Eldest is doing Geometry this year for math. He just hit Sine, Cosine, and Tangent last night. As I sat with him while he watched the video of the instructor explaining the concepts and how to calculate it, I was struck with the difference between THEN and NOW.
Today's math teachers, just throw the formulae up on the whiteboard. Sine = Opposite / Hypotenuse
And then they say, just remember that.
And they go about working examples.
And I look at my child who is frantically scribbling down the formulae and mumbling them under his breath and I blurt out, "SohCahToa."
He gives me a blank stare. "What?"
"SohCahToa," I say.
He frowns. "It sounds Native American. What is it?"
And I chuckle awkwardly to myself because, yes, when I learned it, there was some sort of story involving a Native American woman and her babies? I think? I don't actually remember the story. Because the story wasn't the point. The point was the mnemonic.
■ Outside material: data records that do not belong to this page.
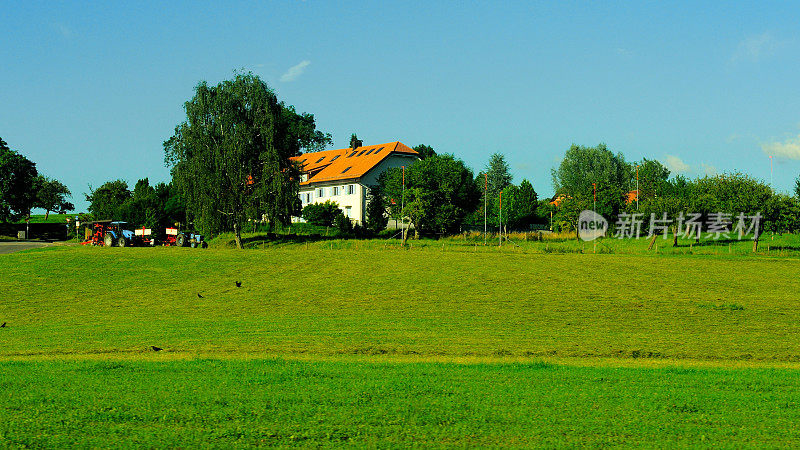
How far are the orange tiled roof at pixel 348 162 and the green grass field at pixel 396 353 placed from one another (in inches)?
1901

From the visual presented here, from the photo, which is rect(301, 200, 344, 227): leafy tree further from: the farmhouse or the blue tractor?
the blue tractor

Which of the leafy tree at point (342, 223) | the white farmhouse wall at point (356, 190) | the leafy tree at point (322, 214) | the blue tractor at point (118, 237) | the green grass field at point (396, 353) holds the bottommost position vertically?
the green grass field at point (396, 353)

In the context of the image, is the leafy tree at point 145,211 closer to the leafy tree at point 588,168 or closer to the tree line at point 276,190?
the tree line at point 276,190

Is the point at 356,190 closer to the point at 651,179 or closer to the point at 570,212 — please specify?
the point at 570,212

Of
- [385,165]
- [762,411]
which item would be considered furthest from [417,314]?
→ [385,165]

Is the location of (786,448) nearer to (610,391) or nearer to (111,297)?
(610,391)

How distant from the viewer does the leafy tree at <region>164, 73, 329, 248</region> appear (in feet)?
218

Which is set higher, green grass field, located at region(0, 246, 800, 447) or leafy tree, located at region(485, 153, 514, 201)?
leafy tree, located at region(485, 153, 514, 201)

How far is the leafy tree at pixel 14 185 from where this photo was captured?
101 meters

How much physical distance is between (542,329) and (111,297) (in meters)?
21.7

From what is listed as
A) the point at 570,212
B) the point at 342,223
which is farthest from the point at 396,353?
the point at 570,212

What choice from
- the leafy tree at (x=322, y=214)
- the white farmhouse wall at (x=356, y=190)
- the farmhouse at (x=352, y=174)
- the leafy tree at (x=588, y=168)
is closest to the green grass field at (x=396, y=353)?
the leafy tree at (x=322, y=214)

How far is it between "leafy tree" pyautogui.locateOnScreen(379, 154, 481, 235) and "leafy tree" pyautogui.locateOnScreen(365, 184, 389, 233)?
1497mm

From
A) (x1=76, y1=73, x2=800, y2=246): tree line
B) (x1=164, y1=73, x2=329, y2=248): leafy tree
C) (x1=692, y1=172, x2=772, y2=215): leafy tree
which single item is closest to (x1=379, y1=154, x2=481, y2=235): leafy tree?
(x1=76, y1=73, x2=800, y2=246): tree line
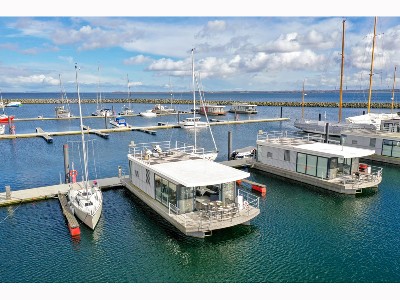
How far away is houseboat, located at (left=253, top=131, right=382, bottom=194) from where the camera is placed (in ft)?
122

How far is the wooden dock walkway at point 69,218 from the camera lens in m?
27.4

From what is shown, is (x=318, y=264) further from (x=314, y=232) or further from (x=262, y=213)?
(x=262, y=213)

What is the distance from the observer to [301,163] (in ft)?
138

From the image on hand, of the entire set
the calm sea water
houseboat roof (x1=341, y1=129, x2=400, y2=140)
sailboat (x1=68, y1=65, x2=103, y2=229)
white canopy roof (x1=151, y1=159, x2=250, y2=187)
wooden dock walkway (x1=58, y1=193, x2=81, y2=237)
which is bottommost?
the calm sea water

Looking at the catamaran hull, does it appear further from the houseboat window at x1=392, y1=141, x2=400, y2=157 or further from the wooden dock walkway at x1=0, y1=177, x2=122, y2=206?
the houseboat window at x1=392, y1=141, x2=400, y2=157

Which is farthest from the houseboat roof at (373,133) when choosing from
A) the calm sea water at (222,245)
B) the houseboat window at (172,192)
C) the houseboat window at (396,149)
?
the houseboat window at (172,192)

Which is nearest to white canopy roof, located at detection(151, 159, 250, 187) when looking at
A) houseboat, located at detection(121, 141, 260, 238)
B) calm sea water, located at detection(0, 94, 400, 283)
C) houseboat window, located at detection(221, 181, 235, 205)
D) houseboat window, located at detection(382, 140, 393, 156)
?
houseboat, located at detection(121, 141, 260, 238)

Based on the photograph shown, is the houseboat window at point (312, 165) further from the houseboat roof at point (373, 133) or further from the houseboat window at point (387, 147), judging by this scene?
the houseboat roof at point (373, 133)

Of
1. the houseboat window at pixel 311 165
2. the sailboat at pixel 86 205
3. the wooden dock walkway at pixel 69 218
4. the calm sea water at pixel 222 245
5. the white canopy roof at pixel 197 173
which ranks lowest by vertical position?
the calm sea water at pixel 222 245

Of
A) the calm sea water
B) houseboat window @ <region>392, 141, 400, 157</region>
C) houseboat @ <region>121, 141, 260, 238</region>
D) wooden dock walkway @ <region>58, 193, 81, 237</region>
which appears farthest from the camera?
houseboat window @ <region>392, 141, 400, 157</region>

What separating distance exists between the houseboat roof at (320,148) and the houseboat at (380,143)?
24.4 ft

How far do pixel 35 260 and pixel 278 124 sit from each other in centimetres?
10019

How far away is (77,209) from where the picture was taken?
30.3 metres

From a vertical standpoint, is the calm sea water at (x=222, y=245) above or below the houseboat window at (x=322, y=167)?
below
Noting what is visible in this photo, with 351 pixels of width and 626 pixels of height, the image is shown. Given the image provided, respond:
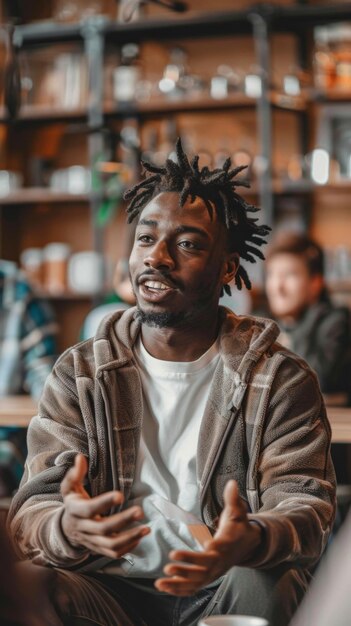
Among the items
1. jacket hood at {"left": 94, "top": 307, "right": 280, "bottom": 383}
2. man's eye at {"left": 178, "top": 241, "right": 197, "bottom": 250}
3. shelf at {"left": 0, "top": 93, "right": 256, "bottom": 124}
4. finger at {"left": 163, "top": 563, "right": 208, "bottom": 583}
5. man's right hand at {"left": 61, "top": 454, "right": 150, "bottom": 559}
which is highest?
shelf at {"left": 0, "top": 93, "right": 256, "bottom": 124}

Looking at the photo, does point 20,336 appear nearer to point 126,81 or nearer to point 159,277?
point 159,277

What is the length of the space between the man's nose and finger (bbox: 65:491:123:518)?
439 mm

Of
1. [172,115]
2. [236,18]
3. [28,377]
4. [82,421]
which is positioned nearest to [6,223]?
[172,115]

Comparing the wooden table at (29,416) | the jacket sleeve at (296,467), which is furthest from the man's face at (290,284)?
the jacket sleeve at (296,467)

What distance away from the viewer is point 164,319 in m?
1.78

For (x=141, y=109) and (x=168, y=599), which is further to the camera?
(x=141, y=109)

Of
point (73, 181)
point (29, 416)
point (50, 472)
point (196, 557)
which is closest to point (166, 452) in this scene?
point (50, 472)

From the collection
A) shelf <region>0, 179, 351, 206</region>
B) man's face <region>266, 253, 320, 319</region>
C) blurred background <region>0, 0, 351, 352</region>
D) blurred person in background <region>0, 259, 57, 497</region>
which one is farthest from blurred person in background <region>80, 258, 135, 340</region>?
shelf <region>0, 179, 351, 206</region>

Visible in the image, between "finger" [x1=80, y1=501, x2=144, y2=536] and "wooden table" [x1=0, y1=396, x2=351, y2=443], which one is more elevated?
"finger" [x1=80, y1=501, x2=144, y2=536]

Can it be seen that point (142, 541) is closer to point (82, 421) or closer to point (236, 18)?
point (82, 421)

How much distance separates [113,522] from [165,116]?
13.8 ft

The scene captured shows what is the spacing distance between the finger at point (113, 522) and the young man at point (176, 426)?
0.16 m

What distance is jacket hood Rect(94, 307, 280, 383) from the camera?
5.92 feet

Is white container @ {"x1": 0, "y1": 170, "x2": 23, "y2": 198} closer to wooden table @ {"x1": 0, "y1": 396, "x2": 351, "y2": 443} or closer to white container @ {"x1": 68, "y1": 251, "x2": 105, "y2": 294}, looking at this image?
white container @ {"x1": 68, "y1": 251, "x2": 105, "y2": 294}
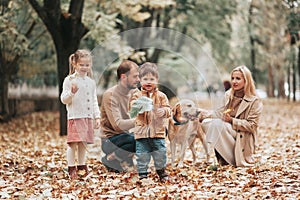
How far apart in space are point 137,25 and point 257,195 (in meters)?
19.2

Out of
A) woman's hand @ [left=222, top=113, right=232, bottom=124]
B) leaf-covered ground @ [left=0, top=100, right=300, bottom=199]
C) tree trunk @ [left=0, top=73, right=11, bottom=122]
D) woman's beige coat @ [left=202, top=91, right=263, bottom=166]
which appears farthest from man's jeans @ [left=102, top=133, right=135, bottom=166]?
tree trunk @ [left=0, top=73, right=11, bottom=122]

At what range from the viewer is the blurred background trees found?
14102 millimetres

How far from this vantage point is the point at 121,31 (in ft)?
75.1

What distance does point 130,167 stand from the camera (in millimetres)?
7898

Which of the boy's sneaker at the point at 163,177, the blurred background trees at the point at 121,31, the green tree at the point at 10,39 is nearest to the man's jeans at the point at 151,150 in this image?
the boy's sneaker at the point at 163,177

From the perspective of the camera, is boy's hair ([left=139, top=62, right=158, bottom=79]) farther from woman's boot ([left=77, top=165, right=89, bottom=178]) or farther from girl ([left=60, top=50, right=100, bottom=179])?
woman's boot ([left=77, top=165, right=89, bottom=178])

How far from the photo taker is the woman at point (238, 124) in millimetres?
7746

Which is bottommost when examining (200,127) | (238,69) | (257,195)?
(257,195)

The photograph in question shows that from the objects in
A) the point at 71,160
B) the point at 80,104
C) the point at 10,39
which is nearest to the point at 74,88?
the point at 80,104

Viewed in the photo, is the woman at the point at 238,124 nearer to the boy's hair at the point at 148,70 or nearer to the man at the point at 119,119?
the man at the point at 119,119

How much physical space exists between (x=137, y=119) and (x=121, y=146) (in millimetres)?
1038

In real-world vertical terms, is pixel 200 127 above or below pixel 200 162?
above

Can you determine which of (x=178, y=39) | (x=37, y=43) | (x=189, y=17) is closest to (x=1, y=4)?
(x=37, y=43)

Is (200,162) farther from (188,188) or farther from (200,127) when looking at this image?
(188,188)
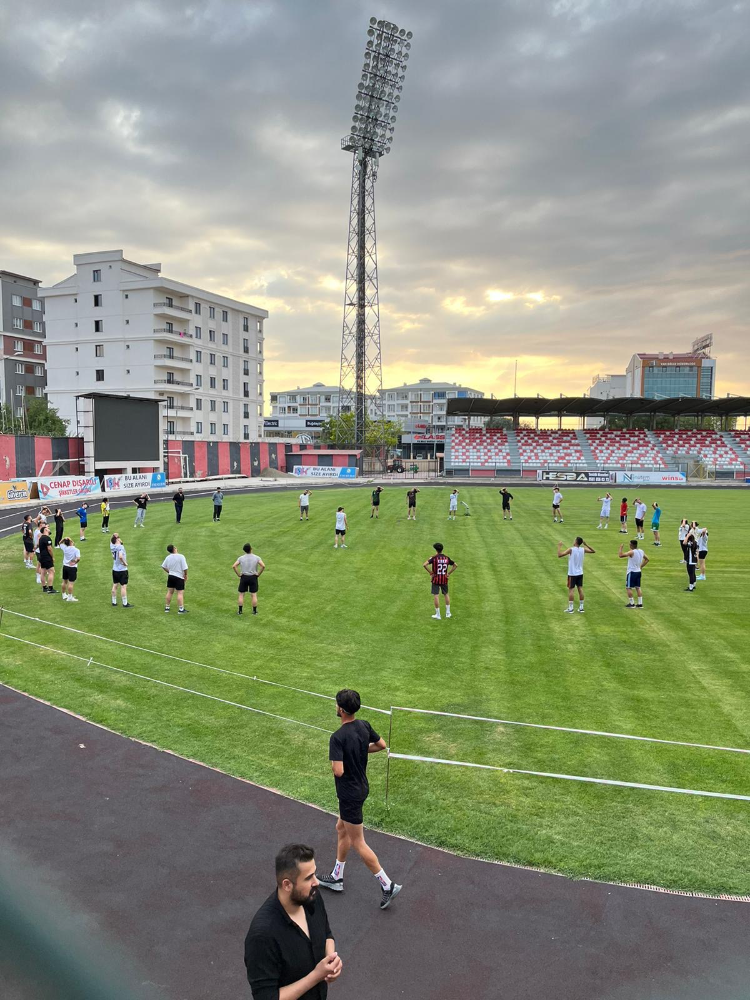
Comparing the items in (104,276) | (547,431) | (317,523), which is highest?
(104,276)

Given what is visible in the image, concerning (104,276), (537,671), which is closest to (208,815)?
(537,671)

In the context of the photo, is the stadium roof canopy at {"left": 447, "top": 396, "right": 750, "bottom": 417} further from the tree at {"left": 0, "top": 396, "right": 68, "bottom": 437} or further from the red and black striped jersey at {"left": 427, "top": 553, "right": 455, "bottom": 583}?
the red and black striped jersey at {"left": 427, "top": 553, "right": 455, "bottom": 583}

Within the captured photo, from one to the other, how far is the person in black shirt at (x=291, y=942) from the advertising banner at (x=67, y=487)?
136ft

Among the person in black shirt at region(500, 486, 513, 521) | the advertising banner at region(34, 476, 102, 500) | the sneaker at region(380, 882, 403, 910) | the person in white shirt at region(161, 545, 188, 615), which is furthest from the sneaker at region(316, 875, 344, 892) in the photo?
the advertising banner at region(34, 476, 102, 500)

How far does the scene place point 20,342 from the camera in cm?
8806

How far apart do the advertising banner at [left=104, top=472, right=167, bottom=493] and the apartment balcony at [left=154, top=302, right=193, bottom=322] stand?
2263 centimetres

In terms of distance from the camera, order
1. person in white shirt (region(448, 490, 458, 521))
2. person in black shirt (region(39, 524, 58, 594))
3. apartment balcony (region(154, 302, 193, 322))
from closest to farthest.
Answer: person in black shirt (region(39, 524, 58, 594)) < person in white shirt (region(448, 490, 458, 521)) < apartment balcony (region(154, 302, 193, 322))

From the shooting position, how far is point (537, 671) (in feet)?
38.8

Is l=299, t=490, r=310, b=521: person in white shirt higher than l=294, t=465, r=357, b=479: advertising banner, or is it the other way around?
l=299, t=490, r=310, b=521: person in white shirt

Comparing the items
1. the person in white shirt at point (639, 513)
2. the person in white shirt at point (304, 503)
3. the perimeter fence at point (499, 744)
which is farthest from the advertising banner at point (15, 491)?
the person in white shirt at point (639, 513)

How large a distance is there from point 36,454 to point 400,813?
4632cm

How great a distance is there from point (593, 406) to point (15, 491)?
56609mm

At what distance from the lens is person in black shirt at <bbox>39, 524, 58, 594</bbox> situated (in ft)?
57.4

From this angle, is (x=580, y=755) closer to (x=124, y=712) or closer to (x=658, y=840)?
(x=658, y=840)
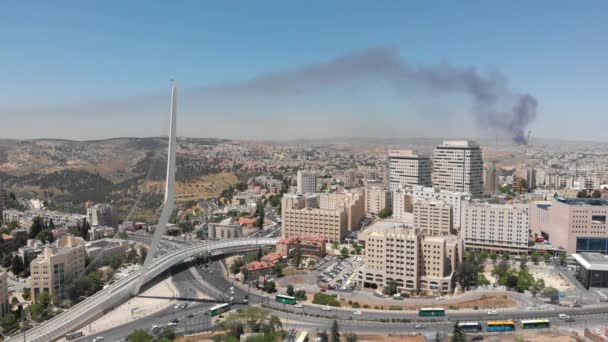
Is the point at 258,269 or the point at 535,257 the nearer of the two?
the point at 258,269

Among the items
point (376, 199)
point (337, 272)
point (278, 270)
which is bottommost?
point (337, 272)

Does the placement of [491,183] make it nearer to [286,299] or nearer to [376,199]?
[376,199]

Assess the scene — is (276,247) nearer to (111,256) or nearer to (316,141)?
(111,256)

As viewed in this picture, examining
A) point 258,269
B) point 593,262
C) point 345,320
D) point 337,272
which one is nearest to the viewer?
point 345,320

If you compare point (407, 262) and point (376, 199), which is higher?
point (376, 199)

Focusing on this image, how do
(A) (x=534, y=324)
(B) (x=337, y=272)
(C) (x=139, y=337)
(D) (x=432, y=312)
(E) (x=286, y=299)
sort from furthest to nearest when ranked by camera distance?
(B) (x=337, y=272) < (E) (x=286, y=299) < (D) (x=432, y=312) < (A) (x=534, y=324) < (C) (x=139, y=337)

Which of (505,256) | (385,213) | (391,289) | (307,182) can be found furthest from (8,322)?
(307,182)

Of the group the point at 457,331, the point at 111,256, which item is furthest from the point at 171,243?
the point at 457,331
So I explain, "It does sound that way. There's a whole story, but I don't recall it honestly, because the point is it makes it easier to remember the formulae."
I write down the "name" -- "Look, see? Soh Cah Toa." I tap the S, "Sine", tap the C "Cosine" tap the T "Tangent."
He nods hesitantly. "It doesn't seem okay."
"The story definitely isn't. Remembering the formulae this way? Totally is. Otherwise, Please Excuse My Dear Aunt Sally and My Very Excited Mother Just Served Us Nine Pizzas are also wrong."
He's not completely convinced. But he did manage to do the homework correctly, so I'm going to call it a win.